Мы протянули ему фото.
— Узнаете эти деньги? — спросил я.
Водяной Знак пристально глянул на меня и с подозрением спросил:
— Вы, пацаны, из милиции, что ли? — и рассмеялся.
— Нет, из школы, — серьезно ответил Андрей.
— Я царские бабки не имею и не продаю, — покачал головой Водяной Знак. — У меня другая тематика.
— А кто продает?
Водяной Знак надолго приник к снимкам, разглядывая, и с уверенностью сказал:
— Такие у многих есть. Достать можно. Ходовые. Особой ценности в них нет. Не дефицит.
— А где их можно было достать? — осторожно спросил я.
— Да хотя бы и здесь. Всей этой куче червонец цена. От силы.

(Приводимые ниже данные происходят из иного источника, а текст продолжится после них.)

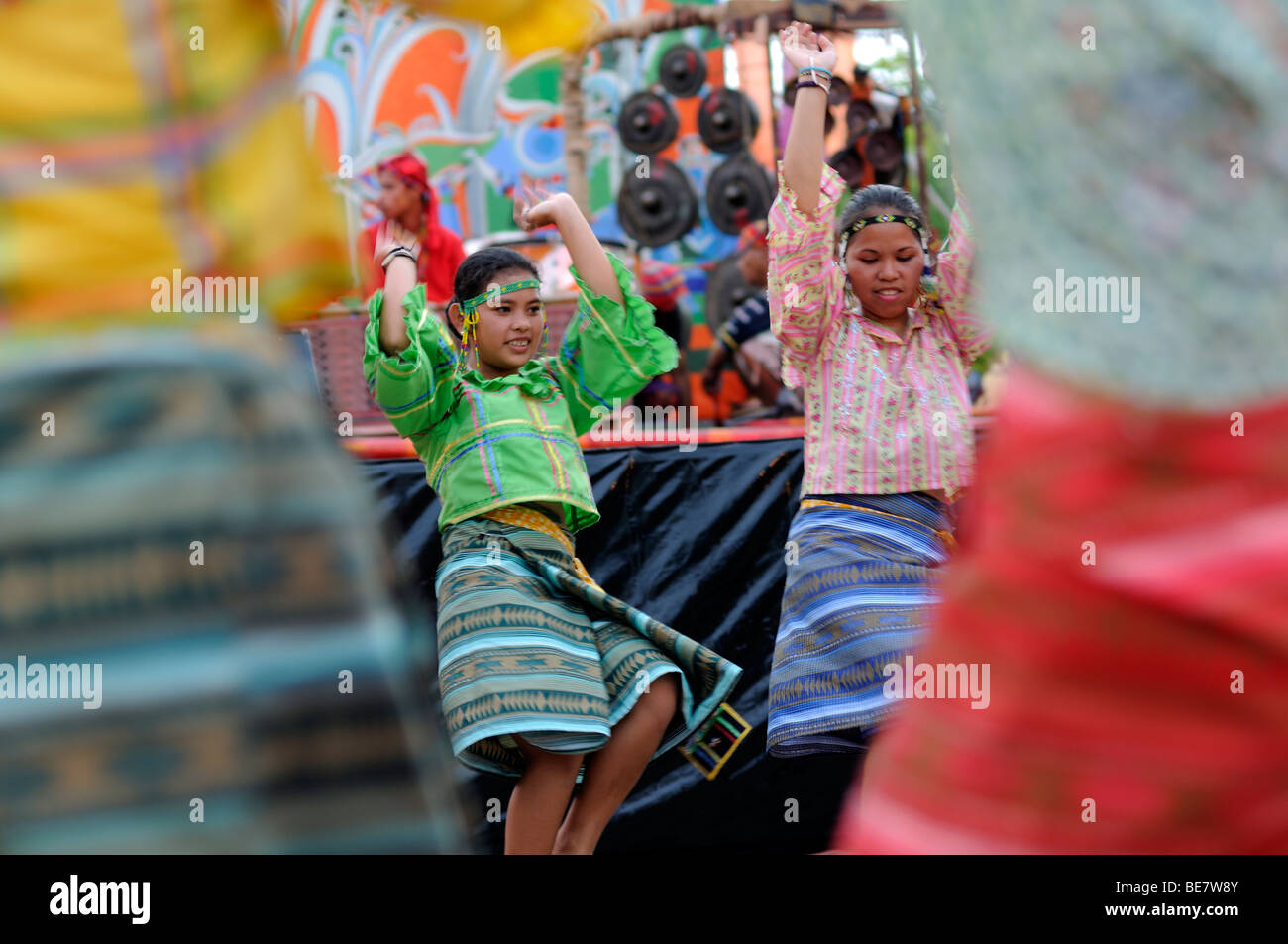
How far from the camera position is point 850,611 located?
268 centimetres

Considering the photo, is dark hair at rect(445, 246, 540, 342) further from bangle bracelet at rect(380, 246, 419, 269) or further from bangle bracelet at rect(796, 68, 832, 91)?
bangle bracelet at rect(796, 68, 832, 91)

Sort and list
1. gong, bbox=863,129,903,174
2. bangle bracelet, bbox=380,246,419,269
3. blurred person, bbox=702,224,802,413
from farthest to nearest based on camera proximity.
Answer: gong, bbox=863,129,903,174 < blurred person, bbox=702,224,802,413 < bangle bracelet, bbox=380,246,419,269

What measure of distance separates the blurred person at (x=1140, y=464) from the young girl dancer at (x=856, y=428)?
5.82 ft

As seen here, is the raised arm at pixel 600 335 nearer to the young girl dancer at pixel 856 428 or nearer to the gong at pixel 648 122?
the young girl dancer at pixel 856 428

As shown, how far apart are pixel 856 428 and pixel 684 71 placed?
6.54m

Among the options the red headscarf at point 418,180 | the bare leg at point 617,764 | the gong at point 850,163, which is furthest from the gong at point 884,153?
the bare leg at point 617,764

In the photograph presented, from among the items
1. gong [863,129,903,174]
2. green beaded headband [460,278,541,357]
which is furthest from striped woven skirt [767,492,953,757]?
gong [863,129,903,174]

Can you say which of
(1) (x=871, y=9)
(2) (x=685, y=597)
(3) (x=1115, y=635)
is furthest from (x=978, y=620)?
(1) (x=871, y=9)

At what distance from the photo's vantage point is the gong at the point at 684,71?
880cm

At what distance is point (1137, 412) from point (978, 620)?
0.52 feet

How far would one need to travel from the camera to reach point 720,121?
28.2 ft

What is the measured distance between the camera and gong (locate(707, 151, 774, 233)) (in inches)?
334

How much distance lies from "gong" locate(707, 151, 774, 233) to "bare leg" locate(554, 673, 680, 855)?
6046 mm

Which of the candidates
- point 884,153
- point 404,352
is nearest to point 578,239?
point 404,352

— Это же девятьсот рублей! — воскликнул я, с недоверием глянув на нумизмата. Водяной Знак с достоинством повторил:
— Красная цена вашему сокровищу — червонец. Если вам нужны еще такие — могу устроить. Это не сложно. Телефончики имею…
К нам подошел продавец. В руках у него была какая-то смятая бумажка.
— Мальчики, вам повезло! — сказал он, улыбаясь. — Я ведь вспомнил того мужика, что первую вазу брал у нас. Он в тот день коня привез сдавать на комиссию.
— Коня?
— Ну да! Каслинское литье. Отличная работа. Редкая вещь. Вон он стоит, красавец. В сотню мы его оценили. Дорого, конечно. Но вещь того стоит. Раритет, можно сказать. Редкость, одним словом. Ничего, продадим. Этот коняга своего покупателя ждет. И дождется! Он ведь к любому не пойдет, а только к своему. Вот и квитанция, если вам интересно.
Боясь самого себя, я скосил глаза в квитанцию и прочитал: «Конь каслинского литья. Сдатчик — Суровцев Д. П.».
Динэр Петрович? Ромкин отец? Невероятно!..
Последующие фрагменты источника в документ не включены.